Friday, March 02, 2012

Good work there, Mitt and Rick

As explained by Floyd Norris in today's New York Times, while Rick Santorum's tax proposals would slash federal revenues by 40 percent, he would manage to raise taxes on single mothers. Gee, I wonder why that happened.

There's also news today concerning Romney's latest tax plan. The Tax Policy Center has released a new estimate, based on the available public info plus discussions with his advisors. The TPC doesn't credit Romney with any of the base-broadening that he has promised via the repeal of tax preferences, since the campaign is apparently unwilling to provide any details.

Absent any such base-broadening, the Tax Policy Center finds that, "on a static basis, the Romney plan would lower federal tax liability by about $900 billion in calendar year 2015 compared with current law, roughly a 24 percent cut in total projected revenue." The static revenue loss is still $480 billion even if the baseline is current policy, which includes assumed indefinite extension of the expiring Bush tax cuts.

Well, at least Romney is being true to his old Bain Capital ways, in the sense that he is proposing to have the U.S. take on a whole lot of extra debt.

Also noteworthy are the Romney plan's distributional effects. The following is a list of the average tax cut and the percent change in after-tax income that the Tax Policy Center ascribes to the Romney plan for 2015, compared to the current law baseline:

Lowest Quintile: $256 average tax cut, 0.7% increase in after-tax income
Second Quintile: $1,016 average tax cut, 3.2% increase in after-tax income
Middle Quintile: $2,130 average tax cut, 4.4% increase in after-tax income
Fourth Quintile: $4,994 average tax cut, 6.5% increase in after-tax income
Top Quintile: $27,508 average tax cut, 12.6% increase in after-tax income

Top 1 Percent: $237,983 average tax cut, 18.5% increase in after-tax income
Top 0.1 Percent: $1,148,834 average tax cut, 21.7% increase in after-tax income

This ignores the incidence of accompanying spending-side changes, which it appears would be sharply tilted towards curtailment at the bottom of the income distribution. In addition, as a static estimate, it ignores behavioral responses to enacting what I would call just temporarily lower rates (since comparably large spending cuts are most unlikely to materialize, even if he does manage to squeeze the poor a bit). Romney's advisors would want to take credit for a positive economic growth response. But there is no reason to expect this when the rate cuts transparently cannot be more than temporary, given that they would greatly worsen the U.S. budget picture and make the threat of default both more likely and more imminent.

1 comment:

Anonymous said...

The strategy is always the same: asset stripping.
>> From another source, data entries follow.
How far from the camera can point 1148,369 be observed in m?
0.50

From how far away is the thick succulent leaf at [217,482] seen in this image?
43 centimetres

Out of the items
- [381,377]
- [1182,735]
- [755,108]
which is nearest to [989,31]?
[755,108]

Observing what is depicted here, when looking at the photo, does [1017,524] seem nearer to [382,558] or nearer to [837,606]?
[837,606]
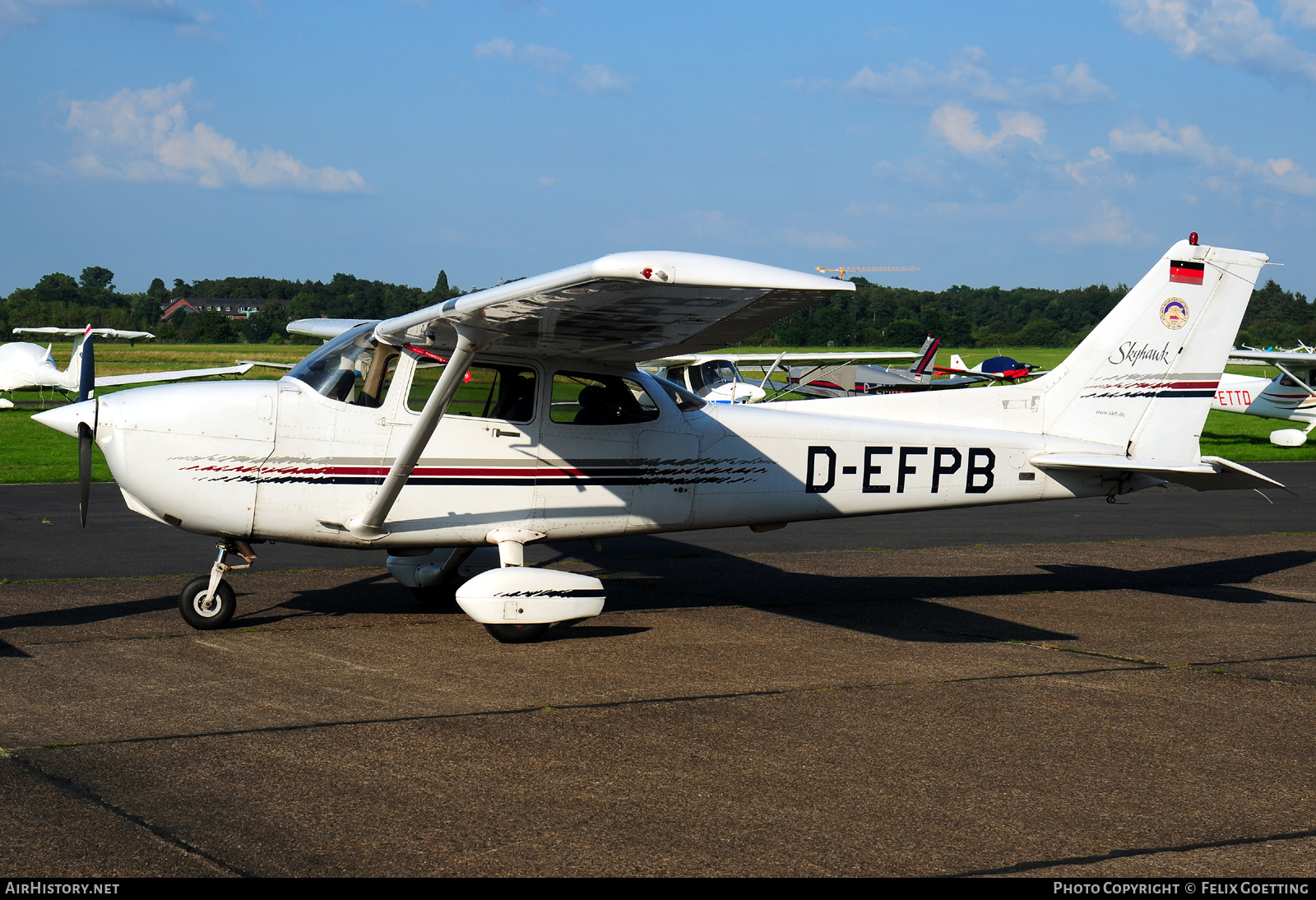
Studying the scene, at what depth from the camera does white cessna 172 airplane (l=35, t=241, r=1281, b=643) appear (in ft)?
23.5

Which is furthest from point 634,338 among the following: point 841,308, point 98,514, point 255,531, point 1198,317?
point 841,308

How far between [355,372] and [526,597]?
1.95 m

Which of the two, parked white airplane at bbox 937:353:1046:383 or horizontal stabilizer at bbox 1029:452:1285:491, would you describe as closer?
horizontal stabilizer at bbox 1029:452:1285:491

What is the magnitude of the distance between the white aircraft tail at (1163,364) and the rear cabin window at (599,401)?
3.42 meters

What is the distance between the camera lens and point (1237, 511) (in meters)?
15.6

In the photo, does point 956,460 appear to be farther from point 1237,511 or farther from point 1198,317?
point 1237,511

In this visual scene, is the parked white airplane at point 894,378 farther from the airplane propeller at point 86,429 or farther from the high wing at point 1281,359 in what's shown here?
the airplane propeller at point 86,429

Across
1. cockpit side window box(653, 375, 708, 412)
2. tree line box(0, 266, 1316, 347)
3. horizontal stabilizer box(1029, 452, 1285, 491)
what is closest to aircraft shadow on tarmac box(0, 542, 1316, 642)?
horizontal stabilizer box(1029, 452, 1285, 491)

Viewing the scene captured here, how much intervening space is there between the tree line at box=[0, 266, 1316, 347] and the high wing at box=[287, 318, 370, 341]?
54737 mm

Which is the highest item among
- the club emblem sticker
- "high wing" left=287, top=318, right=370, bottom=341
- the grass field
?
the club emblem sticker

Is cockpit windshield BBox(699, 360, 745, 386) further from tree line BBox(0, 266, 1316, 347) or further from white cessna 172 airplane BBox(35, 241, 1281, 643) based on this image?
tree line BBox(0, 266, 1316, 347)

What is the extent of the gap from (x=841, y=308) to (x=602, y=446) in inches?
4134

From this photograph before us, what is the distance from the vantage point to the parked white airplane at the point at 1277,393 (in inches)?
1057

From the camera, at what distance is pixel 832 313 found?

The idea is to give huge cash "dividends" to Republican donors via massive tax cuts for high incomes, to be financed by massive increases in borrowing.

When the fiscal crisis happens, sell public assets in a firesale at very low prices to the same Republican donors, and then cut public jobs and public services reducing public budgets to the minimum, because once cut taxes cannot be raised again.

Which is what Frum writes here:

http://nymag.com/news/politics/conservatives-david-frum-2011-11/index4.html
«In the aftershock of 2008, large numbers of Americans feel exploited and abused. Rather than workable solutions, my party is offering low taxes for the currently rich and high spending for the currently old, to be followed by who-knows-what and who-the-hell-cares. This isn’t conservatism; it’s a going-out-of-business sale for the baby-boom generation.»

The "going-out-of-business sale" is the asset stripping plan described another way.